After his father Baljit returned from Dubai, he could not work due to his condition. There were not even three brothers who were still studying – the eldest brother was 18, while Manpreet, the youngest, was 10 years old. So Manjeet took responsibility.

“She was tailoring and sewing and working incredibly hard,” Manpreet says. “It must have been so hard, but it never set us any limits, which bandish nahi. She encouraged us to do everything that makes us happy. Even when I met Illi, she just told me to listen to my heart and not worry about anything else. ”
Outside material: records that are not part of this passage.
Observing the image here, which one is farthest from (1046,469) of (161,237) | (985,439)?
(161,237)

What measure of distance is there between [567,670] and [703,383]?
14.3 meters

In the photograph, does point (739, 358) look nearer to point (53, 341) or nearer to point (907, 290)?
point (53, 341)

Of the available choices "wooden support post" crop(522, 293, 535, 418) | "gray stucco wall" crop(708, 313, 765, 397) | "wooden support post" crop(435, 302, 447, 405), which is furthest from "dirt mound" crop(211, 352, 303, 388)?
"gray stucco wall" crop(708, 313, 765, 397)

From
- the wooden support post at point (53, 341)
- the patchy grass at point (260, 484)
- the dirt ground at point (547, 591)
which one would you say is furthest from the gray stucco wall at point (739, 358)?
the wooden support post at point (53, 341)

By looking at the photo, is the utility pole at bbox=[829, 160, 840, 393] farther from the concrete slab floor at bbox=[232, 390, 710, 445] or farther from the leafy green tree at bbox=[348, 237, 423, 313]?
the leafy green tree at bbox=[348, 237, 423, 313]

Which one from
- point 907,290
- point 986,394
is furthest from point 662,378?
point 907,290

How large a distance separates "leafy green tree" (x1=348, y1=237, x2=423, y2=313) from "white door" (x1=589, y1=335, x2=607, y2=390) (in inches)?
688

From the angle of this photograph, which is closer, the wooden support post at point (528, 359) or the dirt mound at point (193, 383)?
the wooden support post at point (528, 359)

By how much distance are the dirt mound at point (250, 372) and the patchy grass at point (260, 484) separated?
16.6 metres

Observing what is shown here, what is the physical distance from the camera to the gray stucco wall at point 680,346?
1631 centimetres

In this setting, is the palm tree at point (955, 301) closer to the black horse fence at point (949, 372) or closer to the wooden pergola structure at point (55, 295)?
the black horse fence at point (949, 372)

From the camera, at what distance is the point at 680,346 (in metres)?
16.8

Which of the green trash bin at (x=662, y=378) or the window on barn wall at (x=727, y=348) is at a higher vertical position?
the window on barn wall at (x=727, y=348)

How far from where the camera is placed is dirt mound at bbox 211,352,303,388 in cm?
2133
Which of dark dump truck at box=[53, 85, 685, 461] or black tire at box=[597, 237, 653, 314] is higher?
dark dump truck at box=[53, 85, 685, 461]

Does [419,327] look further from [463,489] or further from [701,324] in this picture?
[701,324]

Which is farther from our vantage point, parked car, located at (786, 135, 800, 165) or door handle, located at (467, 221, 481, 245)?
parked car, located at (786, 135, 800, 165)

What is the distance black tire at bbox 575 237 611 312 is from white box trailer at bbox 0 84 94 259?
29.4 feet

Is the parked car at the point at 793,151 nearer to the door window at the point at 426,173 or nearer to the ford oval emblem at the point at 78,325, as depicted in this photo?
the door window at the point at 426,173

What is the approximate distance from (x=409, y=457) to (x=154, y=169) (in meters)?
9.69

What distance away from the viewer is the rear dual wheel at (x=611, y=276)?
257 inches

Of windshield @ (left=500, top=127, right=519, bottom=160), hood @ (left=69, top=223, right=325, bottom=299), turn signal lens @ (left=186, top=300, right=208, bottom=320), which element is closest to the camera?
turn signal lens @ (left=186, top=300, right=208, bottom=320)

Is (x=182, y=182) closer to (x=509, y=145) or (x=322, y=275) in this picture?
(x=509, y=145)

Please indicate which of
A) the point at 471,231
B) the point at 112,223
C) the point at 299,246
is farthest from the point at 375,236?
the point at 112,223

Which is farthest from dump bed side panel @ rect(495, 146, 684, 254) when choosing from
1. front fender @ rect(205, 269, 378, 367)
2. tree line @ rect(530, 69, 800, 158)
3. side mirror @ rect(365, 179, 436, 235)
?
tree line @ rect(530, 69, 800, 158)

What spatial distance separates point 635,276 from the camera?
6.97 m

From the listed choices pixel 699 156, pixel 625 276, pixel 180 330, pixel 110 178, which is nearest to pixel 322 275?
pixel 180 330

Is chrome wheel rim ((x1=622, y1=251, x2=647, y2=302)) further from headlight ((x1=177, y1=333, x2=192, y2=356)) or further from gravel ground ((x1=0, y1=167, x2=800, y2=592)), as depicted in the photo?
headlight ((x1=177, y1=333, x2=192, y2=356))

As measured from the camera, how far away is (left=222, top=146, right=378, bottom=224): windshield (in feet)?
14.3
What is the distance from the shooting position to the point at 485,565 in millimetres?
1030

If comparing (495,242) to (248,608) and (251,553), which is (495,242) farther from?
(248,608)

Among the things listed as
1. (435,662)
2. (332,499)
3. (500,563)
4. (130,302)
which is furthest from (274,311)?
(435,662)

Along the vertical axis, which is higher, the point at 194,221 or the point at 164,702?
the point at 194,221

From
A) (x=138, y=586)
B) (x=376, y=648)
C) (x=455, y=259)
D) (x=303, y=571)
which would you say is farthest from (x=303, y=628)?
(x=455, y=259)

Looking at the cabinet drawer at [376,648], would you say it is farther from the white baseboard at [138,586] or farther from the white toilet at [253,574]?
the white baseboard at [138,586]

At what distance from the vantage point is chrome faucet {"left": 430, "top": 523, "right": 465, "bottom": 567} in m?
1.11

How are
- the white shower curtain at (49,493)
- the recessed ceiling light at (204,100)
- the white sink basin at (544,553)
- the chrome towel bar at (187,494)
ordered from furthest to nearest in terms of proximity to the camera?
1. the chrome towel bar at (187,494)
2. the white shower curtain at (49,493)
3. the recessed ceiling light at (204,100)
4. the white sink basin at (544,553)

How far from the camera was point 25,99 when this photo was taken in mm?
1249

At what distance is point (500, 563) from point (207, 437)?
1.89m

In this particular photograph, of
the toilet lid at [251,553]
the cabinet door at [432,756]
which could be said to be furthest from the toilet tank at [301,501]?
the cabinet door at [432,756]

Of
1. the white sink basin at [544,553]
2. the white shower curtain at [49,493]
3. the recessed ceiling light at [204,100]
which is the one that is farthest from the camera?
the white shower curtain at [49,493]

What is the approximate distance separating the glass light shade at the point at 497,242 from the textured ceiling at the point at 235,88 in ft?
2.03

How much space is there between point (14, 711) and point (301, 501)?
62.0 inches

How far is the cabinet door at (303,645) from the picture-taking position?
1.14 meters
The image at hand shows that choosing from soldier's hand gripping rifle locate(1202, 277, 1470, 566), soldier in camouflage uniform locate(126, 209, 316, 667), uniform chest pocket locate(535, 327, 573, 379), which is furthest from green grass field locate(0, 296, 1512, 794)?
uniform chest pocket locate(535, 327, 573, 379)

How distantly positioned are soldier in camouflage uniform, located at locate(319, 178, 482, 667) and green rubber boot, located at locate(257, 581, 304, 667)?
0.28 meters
‘Illi’ – Illi Najwa Saddique – is Manpreet’s longtime girlfriend who has become a wife. Their sweet little story – Manpreet played the Sultan of Johor Cup in Malaysia in 2012 when after the match Illi – a Malaysian of Pakistani origin – approached the players for a photo shoot. There she met Manpreet, who asked her liaison officer for her number.

“Everything happened quickly and we went on our first date. Immediately after that, Manpreet gathered his courage and told my mother that he intends to marry me, ”Illi wrote for the India Love Project social networking platform.

After years of long-distance relationships, they were married last December. Religion has become a point of contention for some outside – it has become a burning issue in Malaysia, with the Islamic religious department of Johor launching an ‘investigation’ – but within the family there has never been any doubt.

“My mother is very open. She had no problems with religion, ”says Manpreet. His mother had only one piece of advice for him. “‘ Whatever happens, don’t break anyone’s heart, ’” Manpreet says.

His mother may have been thinking of generations of Indian hockey fans, who have suffered many heartbreaks.

Until Manpreet gathered his troops one sunny August morning in Tokyo to regain India’s place on the Olympic podium and usher in a new era of hope.